In my version of this assignment, I try to emphasize these features: I urge them to set questions they would genuinely like to get answers to; I bring the partners face to face with each other and encourage them to discuss what interests, attracts, repels, or confuses them in the novel; I remind them that they are writing to someone they know has also read the novel (so, among other things, they should know not to include excessive plot summary); I urge them to draw on and to cite lectures and class discussions, to listen for and create connections between their writing assignment and our other work. When I first tried this system out, it was because I had tired of the Perfunctory Paper, written to meet requirements rather than out of any genuine intellectual curiosity and often taking students’ attention away from our shared class work as they focused on their individual topics. This way everyone writes something on every novel, with (in general) a much higher level of engagement. Students who really want to write a longer paper get the opportunity to do so late in the course. I certainly like this system better than what I used to do, and the feedback from students has been quite positive.
They turn their papers in tomorrow, at which point I get the ball rolling for our next book, Braddon’s Lady Audley’s Secret. This is a fun teaching text, with lots of suspense and thus helpful momentum for the students and lots of interesting features for analysis and interpretation. In the end, I don’t think LAS is a very good novel, mostly because I don’t think Braddon has really worked out what her idea is about the problems she highlights, or even the characters she develops. The plot is fairly well constructed, but the language is pretty uninspired, especially right after Great Expectations. But I’m sure we’ll have some good discussions (Lady Audley: Victim or Villain? Robert Audley: Hero?). We’ll get to talk about sensationalism in relation to realism, which will set us up to move to our next book, which is Middlemarch–not, as critics have noted, free of sensational elements, including a suspicious death, some near-adultery, and a convenient thunder storm.

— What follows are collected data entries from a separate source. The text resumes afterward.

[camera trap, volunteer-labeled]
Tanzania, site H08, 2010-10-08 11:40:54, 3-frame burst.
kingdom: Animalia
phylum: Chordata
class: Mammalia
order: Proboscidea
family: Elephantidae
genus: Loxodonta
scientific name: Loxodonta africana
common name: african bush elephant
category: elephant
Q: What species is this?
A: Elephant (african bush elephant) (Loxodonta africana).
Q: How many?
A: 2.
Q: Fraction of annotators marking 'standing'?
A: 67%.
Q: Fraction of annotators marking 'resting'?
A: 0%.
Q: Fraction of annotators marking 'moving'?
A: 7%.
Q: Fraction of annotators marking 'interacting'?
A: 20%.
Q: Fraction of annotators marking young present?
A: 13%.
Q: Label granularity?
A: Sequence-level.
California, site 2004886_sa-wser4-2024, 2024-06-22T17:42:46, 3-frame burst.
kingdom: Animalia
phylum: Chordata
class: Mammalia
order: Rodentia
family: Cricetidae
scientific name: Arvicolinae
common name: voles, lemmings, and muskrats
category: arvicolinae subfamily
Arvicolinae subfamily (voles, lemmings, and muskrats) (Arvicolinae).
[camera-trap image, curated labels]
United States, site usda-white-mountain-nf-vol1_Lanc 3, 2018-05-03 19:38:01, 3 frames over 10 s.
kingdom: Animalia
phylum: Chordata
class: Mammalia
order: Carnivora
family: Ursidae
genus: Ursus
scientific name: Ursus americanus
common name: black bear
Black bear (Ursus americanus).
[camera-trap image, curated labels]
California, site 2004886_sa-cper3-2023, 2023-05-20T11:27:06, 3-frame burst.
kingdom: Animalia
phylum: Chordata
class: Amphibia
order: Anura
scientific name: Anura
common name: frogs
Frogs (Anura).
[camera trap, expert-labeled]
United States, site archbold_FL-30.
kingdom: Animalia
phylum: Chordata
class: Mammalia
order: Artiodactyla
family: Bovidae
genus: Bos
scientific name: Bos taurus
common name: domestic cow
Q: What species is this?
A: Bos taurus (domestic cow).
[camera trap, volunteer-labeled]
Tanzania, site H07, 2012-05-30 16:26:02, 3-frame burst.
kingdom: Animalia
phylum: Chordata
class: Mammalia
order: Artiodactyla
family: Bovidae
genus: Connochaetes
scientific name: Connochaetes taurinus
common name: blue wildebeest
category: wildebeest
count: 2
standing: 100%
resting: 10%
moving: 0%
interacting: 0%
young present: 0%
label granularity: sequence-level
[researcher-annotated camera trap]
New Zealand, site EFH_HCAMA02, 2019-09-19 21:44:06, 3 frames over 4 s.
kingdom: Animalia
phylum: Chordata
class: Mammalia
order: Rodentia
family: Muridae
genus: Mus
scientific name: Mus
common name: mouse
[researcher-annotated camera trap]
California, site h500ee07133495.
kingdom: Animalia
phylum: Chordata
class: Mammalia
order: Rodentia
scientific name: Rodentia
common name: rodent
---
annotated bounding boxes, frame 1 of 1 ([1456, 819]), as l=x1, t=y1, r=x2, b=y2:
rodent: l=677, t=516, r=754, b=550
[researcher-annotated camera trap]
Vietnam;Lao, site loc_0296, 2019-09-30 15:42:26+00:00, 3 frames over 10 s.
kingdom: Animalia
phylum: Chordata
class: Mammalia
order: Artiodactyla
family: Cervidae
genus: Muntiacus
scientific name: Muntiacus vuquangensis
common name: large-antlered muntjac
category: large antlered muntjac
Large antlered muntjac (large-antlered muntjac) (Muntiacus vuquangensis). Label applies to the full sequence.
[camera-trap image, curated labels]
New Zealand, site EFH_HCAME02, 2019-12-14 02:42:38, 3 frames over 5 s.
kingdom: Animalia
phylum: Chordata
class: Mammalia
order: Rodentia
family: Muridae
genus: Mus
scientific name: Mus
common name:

2. Victorian Women Writers. Jane Eyre, week two. I’ve assigned a cluster of readings on JE and colonialism (Spivak, Meyer, O’Connor), but I leave it mostly up to the students to take up issues from the criticism (or n0t), so I don’t know how much the issues raised in those articles will dominate our discussion. We also read some interesting essays focusing mainly on narration last week, and some of the problems they focus on (such as Jane’s reliability) will need reconsidering now that we’ve all read to the end of the novel.